== YOUR GOAL ==
Every entry must reappear in your answer exactly as written, though its pictures must not.

[Dataset entries]
========================================================================
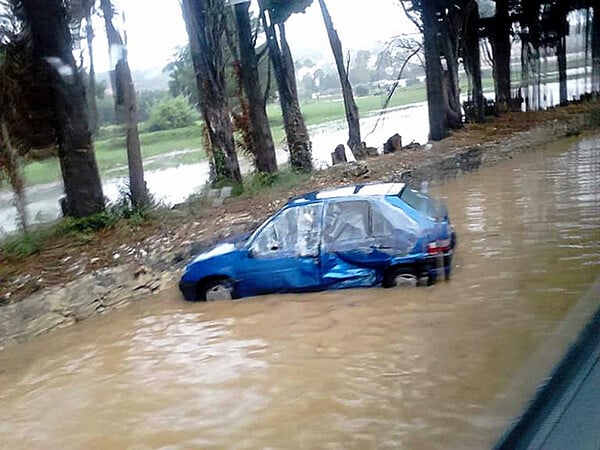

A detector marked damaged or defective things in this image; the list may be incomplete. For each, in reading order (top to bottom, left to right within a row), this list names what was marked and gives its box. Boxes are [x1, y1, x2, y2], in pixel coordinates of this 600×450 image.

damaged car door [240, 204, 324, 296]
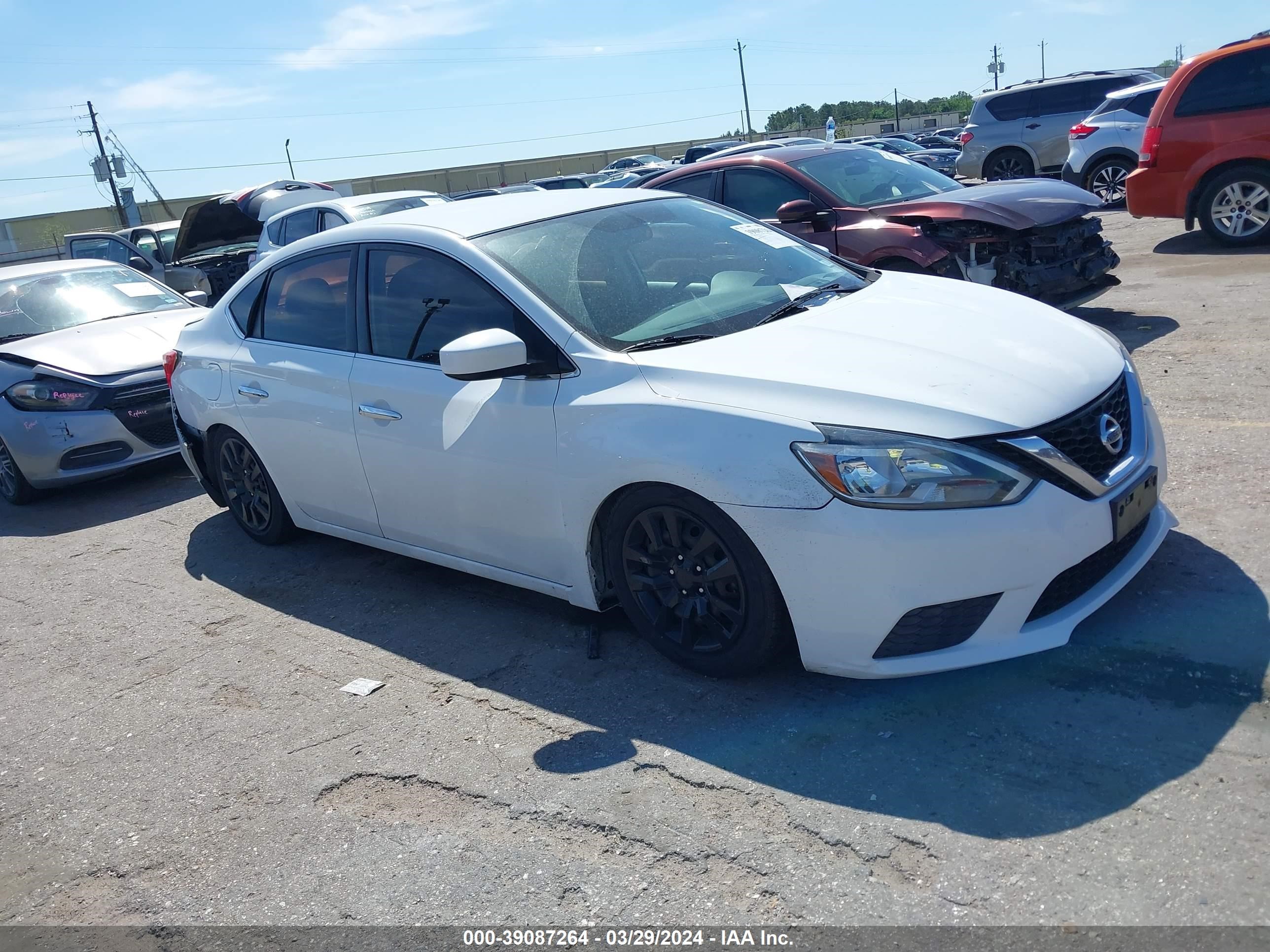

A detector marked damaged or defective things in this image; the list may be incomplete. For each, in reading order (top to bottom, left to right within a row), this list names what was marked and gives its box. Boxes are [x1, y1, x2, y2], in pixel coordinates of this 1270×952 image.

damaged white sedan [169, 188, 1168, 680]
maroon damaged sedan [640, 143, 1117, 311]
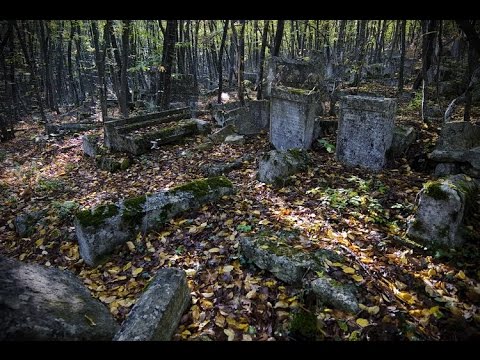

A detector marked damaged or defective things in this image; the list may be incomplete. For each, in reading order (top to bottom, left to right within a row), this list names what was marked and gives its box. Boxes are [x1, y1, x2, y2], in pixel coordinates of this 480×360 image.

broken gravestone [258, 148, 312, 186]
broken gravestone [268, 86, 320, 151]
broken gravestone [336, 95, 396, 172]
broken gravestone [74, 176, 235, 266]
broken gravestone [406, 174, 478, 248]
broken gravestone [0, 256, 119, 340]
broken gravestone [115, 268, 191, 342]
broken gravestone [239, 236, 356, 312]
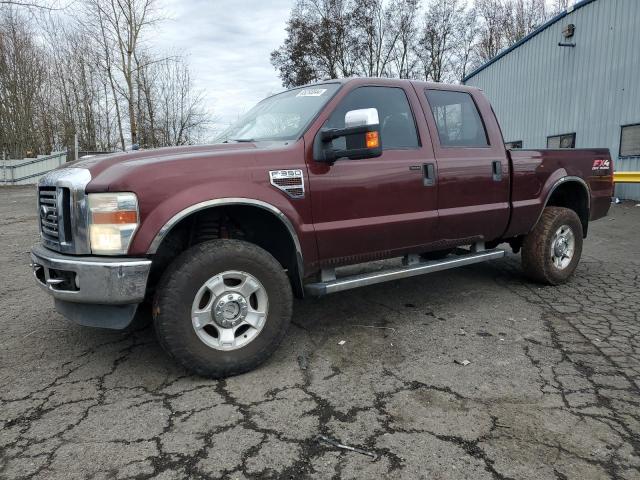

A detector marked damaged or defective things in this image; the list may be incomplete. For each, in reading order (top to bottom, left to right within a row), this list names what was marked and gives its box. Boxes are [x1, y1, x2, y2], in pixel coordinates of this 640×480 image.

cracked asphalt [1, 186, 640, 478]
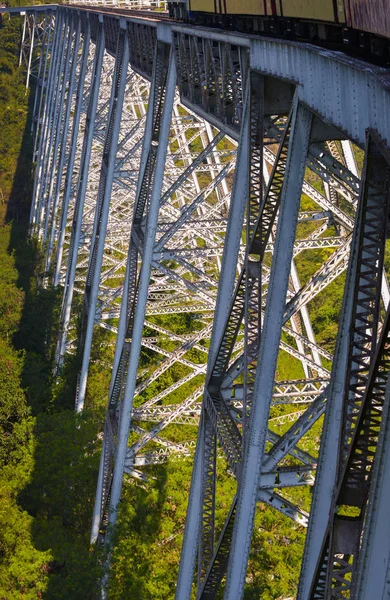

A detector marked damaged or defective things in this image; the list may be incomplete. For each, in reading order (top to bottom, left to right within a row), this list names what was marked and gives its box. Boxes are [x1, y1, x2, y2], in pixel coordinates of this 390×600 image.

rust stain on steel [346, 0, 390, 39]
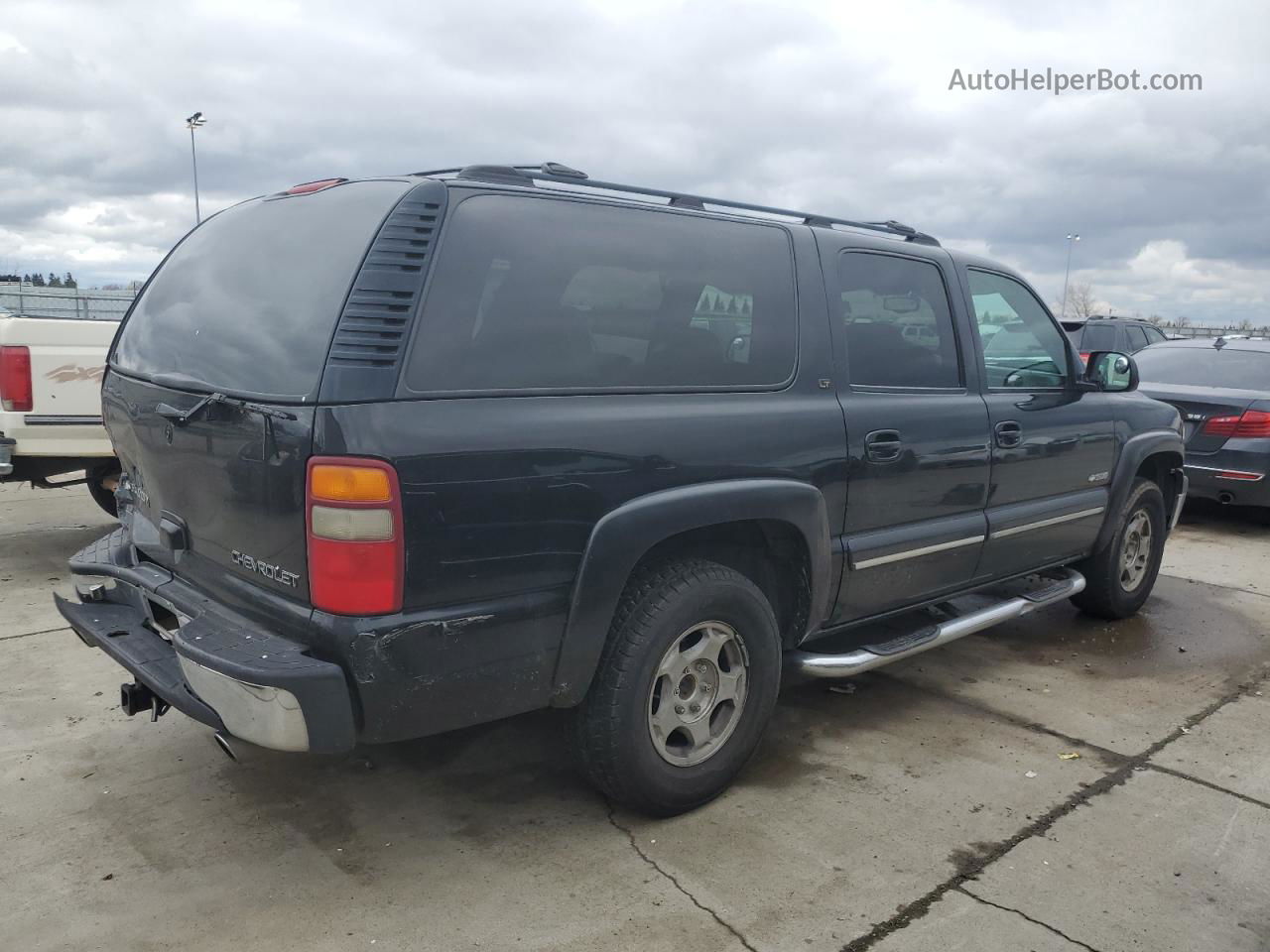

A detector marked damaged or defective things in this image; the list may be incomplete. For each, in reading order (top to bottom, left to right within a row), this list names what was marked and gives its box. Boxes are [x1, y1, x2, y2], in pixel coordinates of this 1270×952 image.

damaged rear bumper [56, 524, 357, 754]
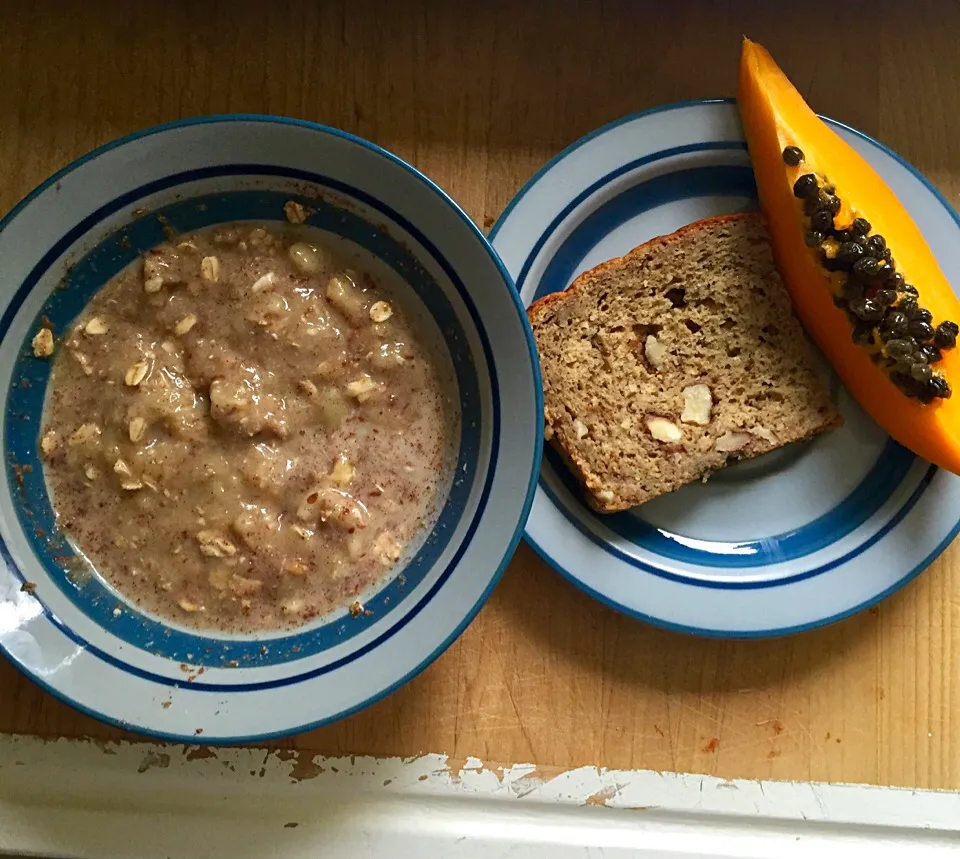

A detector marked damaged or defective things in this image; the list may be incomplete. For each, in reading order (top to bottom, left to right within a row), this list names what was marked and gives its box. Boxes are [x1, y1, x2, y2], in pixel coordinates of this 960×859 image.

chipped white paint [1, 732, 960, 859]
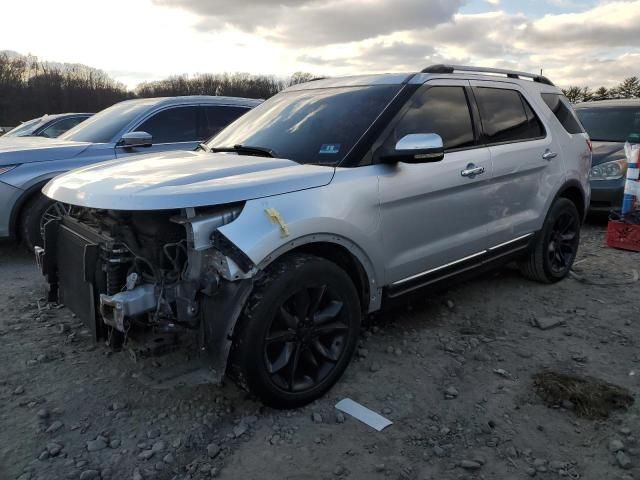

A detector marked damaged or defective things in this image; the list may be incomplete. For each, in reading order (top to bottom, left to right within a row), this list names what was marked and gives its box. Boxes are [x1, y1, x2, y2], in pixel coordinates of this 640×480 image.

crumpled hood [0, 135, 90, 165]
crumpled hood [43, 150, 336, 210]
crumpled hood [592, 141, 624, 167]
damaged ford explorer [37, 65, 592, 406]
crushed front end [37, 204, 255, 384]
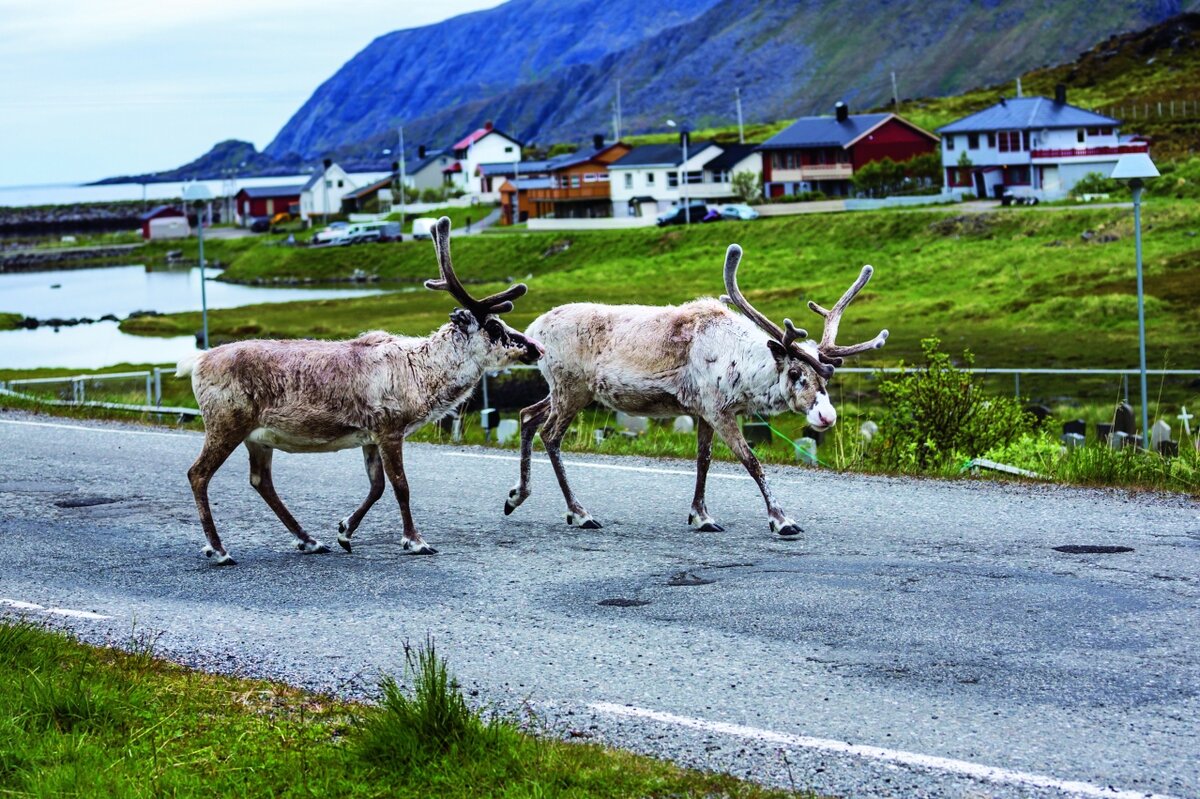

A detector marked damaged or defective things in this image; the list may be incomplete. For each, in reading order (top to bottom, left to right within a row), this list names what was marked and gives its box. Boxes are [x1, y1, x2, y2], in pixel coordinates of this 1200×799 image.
========================================================================
== OUTPUT OF THE EXERCISE ==
A detector marked damaged or defective things in this image; the list may be incomplete. For each, in reading order (top to bottom, left to right within a row), this list names what was marked and gives its box. Boxes are [x1, y1, x2, y2], in pixel coordinates of this 600×450 image.

damaged car door [240, 204, 324, 296]

A detector marked damaged or defective things in this image; the list may be incomplete. For each, in reading order (top to bottom, left to right within a row), this list names what was marked and gives its box. Boxes are [x1, y1, x2, y2], in pixel coordinates of this 1270×952 image.

damaged white sedan [169, 188, 1168, 680]
maroon damaged sedan [640, 143, 1117, 311]

A detector marked damaged or defective things in this image; the list may be incomplete. For each, in reading order (top to bottom, left to right within a row), this list names what was marked and gives its box. Boxes are [x1, y1, x2, y2], in pixel coordinates of this 480×360 image.

broken gravestone [258, 148, 312, 186]
broken gravestone [268, 86, 320, 151]
broken gravestone [336, 95, 396, 172]
broken gravestone [74, 176, 235, 266]
broken gravestone [406, 174, 478, 248]
broken gravestone [0, 256, 119, 340]
broken gravestone [115, 268, 191, 342]
broken gravestone [239, 236, 356, 312]

A detector marked damaged or defective things in this image; the list may be incomplete. For each, in reading order (top to bottom, left to right within a row), this list names what was marked and gives its box. Boxes are [x1, y1, x2, y2], in pixel coordinates of this 640×480 image.

cracked asphalt [1, 186, 640, 478]

A detector marked damaged or defective things in this image; the list may be incomplete. For each, in reading order (top to bottom, left to right within a row), this list names what was marked and gives its box. Boxes are [x1, y1, x2, y2], in pixel coordinates of this 390×600 image.

rust stain on steel [346, 0, 390, 39]

A detector marked damaged or defective things in this image; the list may be incomplete. For each, in reading order (top to bottom, left to right within a row), this list names what was marked and gives its box. Boxes are [x1, y1, x2, y2], in pixel coordinates of this 1270×952 image.

damaged rear bumper [56, 524, 357, 754]

A detector marked damaged or defective things in this image; the list may be incomplete. For each, in reading order (top to bottom, left to right within a row), this list names what was marked and gives its box. Boxes are [x1, y1, x2, y2], in pixel coordinates of this 960×859 image.

chipped white paint [1, 732, 960, 859]

A detector marked damaged or defective things in this image; the list may be incomplete. For each, in reading order (top to bottom, left to right within a row), this list names what was marked and gives its box. Boxes are [x1, y1, x2, y2], in pixel coordinates of this 640×480 image.

crumpled hood [0, 135, 90, 165]
crumpled hood [43, 150, 336, 210]
crumpled hood [592, 141, 624, 167]
damaged ford explorer [37, 65, 592, 406]
crushed front end [37, 204, 255, 384]

A detector marked damaged or defective things in this image; the list may be incomplete. For each, in reading order (top to bottom, left to right within a row), this list names what was marked and gives its box. Boxes are [x1, y1, x2, y2], in pixel coordinates of this 1200×799 image.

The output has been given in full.